◆ Exercise requirements
A: On the installation page, do these statements agree with the text? For each, answer yes or no and quote the deciding words: (i) Prebuilt wheels exist for both x86_64 and aarch64 Linux. (ii) RAPIDS supports channel_priority: strict. (iii) The conda yaml files install only the core package, without what the example notebooks need.
B: In the installation page, take the part that opens with the words containing "Starting with version" and closes with "and CUDA 13.". Write it out again with "nanobind" switched to "pybind11".
C: Which wheel names are listed in the CUDA compatibility table of the installation page?

Installation

Installation#

Conda#

The easiest way to install rapids-singlecell is to use one of the yaml files provided in the conda folder. These yaml files install everything needed to run the example notebooks and get you started.

CUDA 13

conda env create -f conda/rsc_rapids_26.04_cuda13.yml
# or
mamba env create -f conda/rsc_rapids_26.04_cuda13.yml

Python 3.14, CUDA 13.1

CUDA 12

conda env create -f conda/rsc_rapids_26.04_cuda12.yml
# or
mamba env create -f conda/rsc_rapids_26.04_cuda12.yml

Python 3.14, CUDA 12.9

Note

RAPIDS currently doesn’t support channel_priority: strict; use channel_priority: flexible instead

PyPI#

Starting with version 0.15.0, rapids-singlecell ships precompiled CUDA kernels via nanobind. Prebuilt wheels are available for x86_64 and aarch64 Linux for both CUDA 12 and CUDA 13.

CUDA version compatibility#

The prebuilt wheels support the following CUDA runtime versions:

Wheel	Compiled with	Runtime support	GPU architectures
`rapids-singlecell`	Source distribution	Any supported CUDA	Compiles for your local GPU architecture
`rapids-singlecell-cu12`	CUDA 12.2	CUDA 12.2–12.9+	Turing through Hopper (native), Blackwell (via PTX JIT)
`rapids-singlecell-cu13`	CUDA 13.0	CUDA 13.0+	Turing through Blackwell (all native)

◆ Record excerpts
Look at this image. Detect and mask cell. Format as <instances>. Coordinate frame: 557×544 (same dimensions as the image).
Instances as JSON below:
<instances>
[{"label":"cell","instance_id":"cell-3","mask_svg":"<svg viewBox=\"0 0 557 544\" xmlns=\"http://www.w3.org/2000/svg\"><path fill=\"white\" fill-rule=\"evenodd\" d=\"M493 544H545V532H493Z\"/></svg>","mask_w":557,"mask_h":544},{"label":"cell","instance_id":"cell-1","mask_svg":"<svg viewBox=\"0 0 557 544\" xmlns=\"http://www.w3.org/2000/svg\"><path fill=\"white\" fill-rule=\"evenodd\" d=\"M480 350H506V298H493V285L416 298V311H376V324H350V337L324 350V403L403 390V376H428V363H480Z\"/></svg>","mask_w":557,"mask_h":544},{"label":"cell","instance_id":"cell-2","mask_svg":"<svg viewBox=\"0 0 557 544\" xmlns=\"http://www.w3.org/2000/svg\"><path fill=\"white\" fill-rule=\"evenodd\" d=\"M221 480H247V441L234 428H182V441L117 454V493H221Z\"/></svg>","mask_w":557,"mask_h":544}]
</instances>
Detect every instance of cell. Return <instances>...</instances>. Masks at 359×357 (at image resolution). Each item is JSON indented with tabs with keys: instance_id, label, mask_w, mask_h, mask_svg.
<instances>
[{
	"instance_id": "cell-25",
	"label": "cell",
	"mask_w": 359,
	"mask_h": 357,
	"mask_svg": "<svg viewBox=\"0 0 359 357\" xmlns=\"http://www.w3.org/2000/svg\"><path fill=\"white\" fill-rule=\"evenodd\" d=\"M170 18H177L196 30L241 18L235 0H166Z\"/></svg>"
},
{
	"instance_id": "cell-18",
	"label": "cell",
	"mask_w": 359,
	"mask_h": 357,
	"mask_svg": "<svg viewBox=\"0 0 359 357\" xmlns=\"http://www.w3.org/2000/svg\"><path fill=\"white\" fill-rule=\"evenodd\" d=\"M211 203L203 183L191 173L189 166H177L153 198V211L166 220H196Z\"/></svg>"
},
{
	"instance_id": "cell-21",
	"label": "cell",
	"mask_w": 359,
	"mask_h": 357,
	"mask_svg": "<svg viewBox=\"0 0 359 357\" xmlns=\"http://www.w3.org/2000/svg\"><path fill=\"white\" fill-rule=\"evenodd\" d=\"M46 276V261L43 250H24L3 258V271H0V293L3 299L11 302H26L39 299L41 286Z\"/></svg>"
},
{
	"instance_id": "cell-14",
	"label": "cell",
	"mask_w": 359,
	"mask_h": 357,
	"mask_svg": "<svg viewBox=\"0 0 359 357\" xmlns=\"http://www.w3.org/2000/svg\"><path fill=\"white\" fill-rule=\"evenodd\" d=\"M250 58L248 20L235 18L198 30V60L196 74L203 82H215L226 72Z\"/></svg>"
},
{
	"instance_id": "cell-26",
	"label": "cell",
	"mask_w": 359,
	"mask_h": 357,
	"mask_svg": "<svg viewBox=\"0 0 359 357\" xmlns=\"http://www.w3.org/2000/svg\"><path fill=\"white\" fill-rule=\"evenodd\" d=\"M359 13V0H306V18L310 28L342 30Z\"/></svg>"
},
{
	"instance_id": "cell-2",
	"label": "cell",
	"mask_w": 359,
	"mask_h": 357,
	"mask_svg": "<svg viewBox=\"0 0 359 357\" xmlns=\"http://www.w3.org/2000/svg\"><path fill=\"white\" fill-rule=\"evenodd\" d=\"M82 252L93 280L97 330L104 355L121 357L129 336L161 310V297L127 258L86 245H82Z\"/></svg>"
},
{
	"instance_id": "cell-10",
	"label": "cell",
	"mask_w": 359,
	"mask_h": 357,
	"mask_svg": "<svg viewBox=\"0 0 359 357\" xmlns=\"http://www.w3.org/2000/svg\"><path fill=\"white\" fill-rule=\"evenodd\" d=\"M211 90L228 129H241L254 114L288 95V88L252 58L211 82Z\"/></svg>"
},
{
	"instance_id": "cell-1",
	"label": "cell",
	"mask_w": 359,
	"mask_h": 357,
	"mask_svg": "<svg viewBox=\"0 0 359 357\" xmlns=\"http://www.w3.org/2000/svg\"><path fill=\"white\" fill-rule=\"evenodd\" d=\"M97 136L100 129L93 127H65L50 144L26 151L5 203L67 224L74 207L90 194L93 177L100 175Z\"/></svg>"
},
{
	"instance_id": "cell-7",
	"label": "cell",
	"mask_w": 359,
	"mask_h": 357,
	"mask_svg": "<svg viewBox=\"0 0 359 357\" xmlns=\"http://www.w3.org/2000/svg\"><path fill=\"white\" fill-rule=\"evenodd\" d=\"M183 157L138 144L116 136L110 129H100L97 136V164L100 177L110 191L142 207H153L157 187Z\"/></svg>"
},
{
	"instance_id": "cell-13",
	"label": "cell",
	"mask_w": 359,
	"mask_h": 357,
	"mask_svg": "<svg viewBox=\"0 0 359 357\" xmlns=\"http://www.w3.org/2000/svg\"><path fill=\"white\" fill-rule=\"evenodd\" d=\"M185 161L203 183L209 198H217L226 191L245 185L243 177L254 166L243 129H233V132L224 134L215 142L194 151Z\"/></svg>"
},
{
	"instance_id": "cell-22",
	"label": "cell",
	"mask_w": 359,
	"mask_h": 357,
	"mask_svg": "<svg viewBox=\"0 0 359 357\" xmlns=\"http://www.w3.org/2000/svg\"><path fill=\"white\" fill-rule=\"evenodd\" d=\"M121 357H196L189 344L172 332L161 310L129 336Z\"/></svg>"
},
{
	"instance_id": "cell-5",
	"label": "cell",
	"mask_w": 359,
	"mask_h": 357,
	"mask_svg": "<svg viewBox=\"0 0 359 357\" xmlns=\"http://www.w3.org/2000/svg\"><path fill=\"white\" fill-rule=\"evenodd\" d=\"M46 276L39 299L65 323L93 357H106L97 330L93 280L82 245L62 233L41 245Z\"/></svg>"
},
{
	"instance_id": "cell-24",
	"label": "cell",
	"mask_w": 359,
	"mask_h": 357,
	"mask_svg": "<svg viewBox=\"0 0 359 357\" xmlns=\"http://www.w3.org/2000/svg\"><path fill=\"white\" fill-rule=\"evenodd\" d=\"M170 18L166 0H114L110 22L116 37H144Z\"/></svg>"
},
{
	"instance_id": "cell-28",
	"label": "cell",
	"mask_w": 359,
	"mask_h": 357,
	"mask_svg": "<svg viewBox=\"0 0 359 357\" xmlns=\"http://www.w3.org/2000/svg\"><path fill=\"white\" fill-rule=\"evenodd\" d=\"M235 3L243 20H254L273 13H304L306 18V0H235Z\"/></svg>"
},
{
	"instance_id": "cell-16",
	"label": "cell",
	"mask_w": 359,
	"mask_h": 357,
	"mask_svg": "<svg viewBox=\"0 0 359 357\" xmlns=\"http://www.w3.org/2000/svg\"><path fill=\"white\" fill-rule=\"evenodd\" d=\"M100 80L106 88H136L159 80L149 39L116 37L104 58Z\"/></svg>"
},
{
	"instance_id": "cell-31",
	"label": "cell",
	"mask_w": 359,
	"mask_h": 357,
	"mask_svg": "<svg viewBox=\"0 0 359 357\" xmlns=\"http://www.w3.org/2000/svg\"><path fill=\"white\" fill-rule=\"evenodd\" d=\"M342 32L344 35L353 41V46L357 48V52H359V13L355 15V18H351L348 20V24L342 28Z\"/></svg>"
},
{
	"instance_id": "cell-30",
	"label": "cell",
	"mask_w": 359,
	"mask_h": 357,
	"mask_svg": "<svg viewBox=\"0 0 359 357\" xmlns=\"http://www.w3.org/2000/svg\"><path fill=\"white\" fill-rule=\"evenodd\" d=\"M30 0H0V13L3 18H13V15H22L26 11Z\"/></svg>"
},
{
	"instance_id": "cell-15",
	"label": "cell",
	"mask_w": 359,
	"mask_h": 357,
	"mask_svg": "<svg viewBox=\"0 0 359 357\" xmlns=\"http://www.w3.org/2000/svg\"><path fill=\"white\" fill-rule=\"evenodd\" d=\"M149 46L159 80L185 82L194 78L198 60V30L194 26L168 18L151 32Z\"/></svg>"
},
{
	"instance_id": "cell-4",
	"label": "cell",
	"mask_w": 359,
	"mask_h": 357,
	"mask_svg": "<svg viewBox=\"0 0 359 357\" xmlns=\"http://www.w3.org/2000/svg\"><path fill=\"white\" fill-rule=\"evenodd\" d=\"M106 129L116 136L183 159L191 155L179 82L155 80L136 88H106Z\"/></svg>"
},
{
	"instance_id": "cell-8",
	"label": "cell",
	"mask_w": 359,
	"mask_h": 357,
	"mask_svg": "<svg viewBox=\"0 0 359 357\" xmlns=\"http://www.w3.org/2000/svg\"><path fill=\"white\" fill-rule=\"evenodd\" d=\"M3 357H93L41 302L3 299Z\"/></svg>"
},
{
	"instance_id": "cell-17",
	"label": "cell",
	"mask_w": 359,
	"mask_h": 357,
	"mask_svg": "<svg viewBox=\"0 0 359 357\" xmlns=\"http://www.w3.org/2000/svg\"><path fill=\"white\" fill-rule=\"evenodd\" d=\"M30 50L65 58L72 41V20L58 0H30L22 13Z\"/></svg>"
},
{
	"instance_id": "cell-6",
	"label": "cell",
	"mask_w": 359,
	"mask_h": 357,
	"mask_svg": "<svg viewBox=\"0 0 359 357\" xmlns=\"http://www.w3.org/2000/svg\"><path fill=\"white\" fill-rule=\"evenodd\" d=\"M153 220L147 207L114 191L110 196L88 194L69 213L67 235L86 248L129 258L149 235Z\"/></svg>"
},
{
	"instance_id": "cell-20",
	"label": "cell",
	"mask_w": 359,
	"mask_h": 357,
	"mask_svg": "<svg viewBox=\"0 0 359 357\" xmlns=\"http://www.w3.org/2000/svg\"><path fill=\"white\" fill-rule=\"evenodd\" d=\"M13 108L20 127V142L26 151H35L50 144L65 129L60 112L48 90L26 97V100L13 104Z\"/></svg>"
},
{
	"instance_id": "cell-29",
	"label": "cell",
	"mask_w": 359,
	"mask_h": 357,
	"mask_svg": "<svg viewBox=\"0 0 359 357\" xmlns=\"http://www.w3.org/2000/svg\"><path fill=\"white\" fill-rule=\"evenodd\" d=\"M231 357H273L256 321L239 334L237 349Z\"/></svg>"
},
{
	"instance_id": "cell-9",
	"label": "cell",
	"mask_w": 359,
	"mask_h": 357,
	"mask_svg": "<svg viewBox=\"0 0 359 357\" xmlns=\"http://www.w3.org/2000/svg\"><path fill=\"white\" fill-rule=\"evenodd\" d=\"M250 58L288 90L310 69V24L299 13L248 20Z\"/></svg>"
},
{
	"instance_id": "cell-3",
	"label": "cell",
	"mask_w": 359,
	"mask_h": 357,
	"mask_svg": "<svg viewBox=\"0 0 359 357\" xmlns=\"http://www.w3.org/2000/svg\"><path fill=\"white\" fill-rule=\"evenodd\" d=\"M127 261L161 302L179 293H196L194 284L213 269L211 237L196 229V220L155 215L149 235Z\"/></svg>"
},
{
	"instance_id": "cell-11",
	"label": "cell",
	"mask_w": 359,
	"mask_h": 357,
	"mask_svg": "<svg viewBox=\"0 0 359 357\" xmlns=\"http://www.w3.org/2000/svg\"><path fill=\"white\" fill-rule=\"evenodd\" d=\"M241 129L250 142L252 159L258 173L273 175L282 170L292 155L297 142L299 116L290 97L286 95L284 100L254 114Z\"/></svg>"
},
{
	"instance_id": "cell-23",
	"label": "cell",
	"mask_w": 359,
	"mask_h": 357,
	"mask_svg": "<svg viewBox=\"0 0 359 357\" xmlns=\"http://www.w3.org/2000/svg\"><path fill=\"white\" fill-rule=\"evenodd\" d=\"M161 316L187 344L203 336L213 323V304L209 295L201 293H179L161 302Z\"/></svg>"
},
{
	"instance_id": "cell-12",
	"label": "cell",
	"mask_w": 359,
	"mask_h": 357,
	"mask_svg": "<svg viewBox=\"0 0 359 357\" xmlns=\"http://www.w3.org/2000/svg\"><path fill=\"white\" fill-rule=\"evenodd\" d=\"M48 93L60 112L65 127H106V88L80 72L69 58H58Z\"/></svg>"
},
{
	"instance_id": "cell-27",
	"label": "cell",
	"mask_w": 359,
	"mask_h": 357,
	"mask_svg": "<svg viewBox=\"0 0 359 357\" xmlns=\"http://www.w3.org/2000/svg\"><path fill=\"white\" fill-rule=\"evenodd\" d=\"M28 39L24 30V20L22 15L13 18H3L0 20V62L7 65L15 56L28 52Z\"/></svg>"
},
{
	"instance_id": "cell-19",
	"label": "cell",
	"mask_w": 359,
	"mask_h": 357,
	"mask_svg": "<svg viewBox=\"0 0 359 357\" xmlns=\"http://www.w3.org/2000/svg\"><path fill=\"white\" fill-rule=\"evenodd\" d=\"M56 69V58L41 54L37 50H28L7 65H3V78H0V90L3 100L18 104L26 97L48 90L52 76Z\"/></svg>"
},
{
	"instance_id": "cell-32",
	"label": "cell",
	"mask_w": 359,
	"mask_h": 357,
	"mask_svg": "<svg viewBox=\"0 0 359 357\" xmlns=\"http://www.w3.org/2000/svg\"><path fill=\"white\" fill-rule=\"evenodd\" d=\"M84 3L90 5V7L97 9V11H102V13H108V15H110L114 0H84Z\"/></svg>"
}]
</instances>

◆ Expected responses
A:
(i) Yes: "Prebuilt wheels are available for x86_64 and aarch64 Linux for both CUDA 12 and CUDA 13."
(ii) No: "RAPIDS currently doesn’t support channel_priority: strict; use channel_priority: flexible instead"
(iii) No: "These yaml files install everything needed to run the example notebooks and get you started."

B:
Starting with version 0.15.0, rapids-singlecell ships precompiled CUDA kernels via pybind11. Prebuilt wheels are available for x86_64 and aarch64 Linux for both CUDA 12 and CUDA 13.

C:
rapids-singlecell
rapids-singlecell-cu12
rapids-singlecell-cu13